ACTIVITY —
The entire listing below is to be written out exactly, minus the pictures.

*** SUPPLIED INFORMATION Section Begins ***

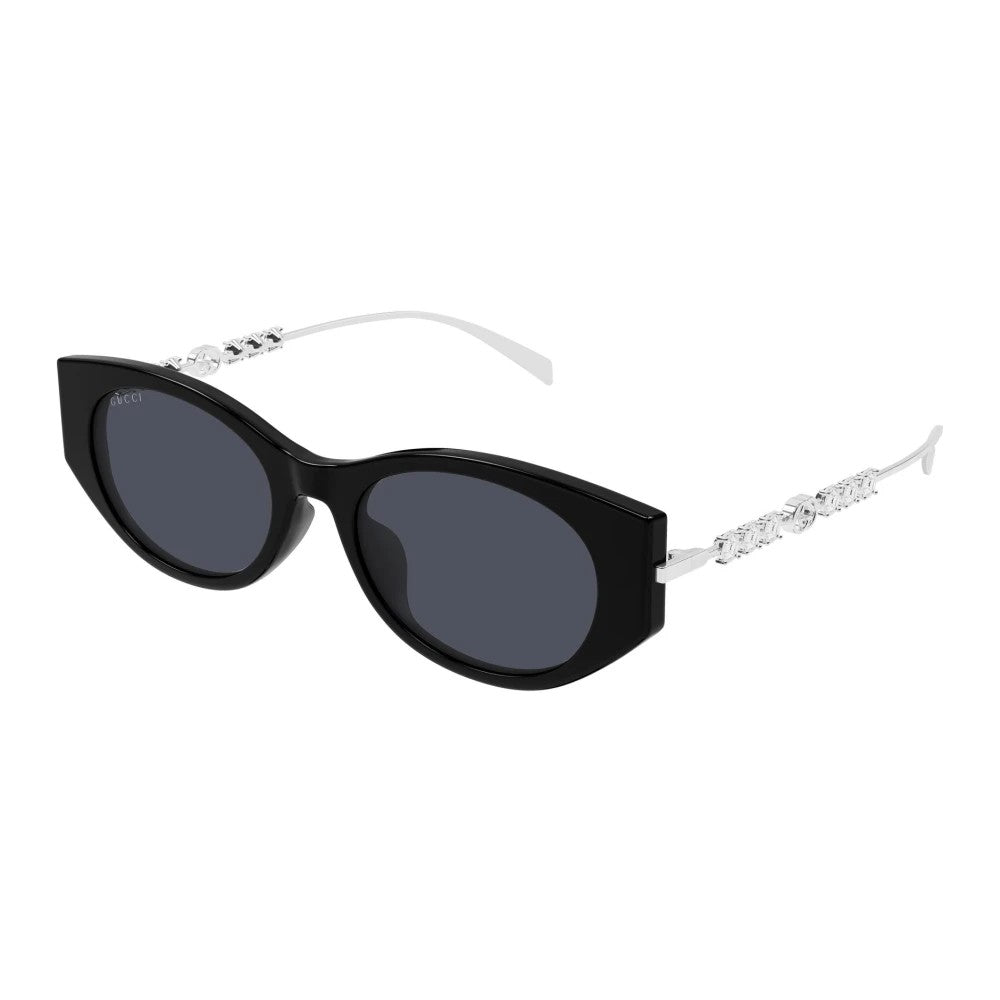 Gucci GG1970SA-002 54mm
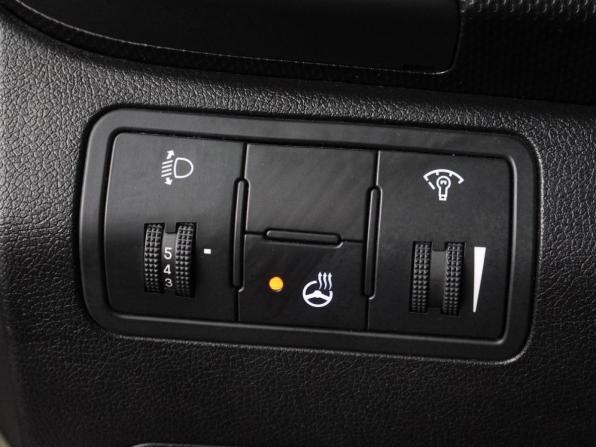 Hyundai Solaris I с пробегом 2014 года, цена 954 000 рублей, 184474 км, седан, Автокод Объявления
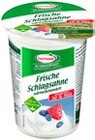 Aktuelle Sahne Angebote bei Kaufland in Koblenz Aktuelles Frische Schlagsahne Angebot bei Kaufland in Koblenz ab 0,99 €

*** SUPPLIED INFORMATION Section Ends ***

SOLUTION FOR THIS TASK —
 Gucci GG1970SA-002 54mm
 Hyundai Solaris I с пробегом 2014 года, цена 954 000 рублей, 184474 км, седан, Автокод Объявления
 Aktuelle Sahne Angebote bei Kaufland in Koblenz Aktuelles Frische Schlagsahne Angebot bei Kaufland in Koblenz ab 0,99 €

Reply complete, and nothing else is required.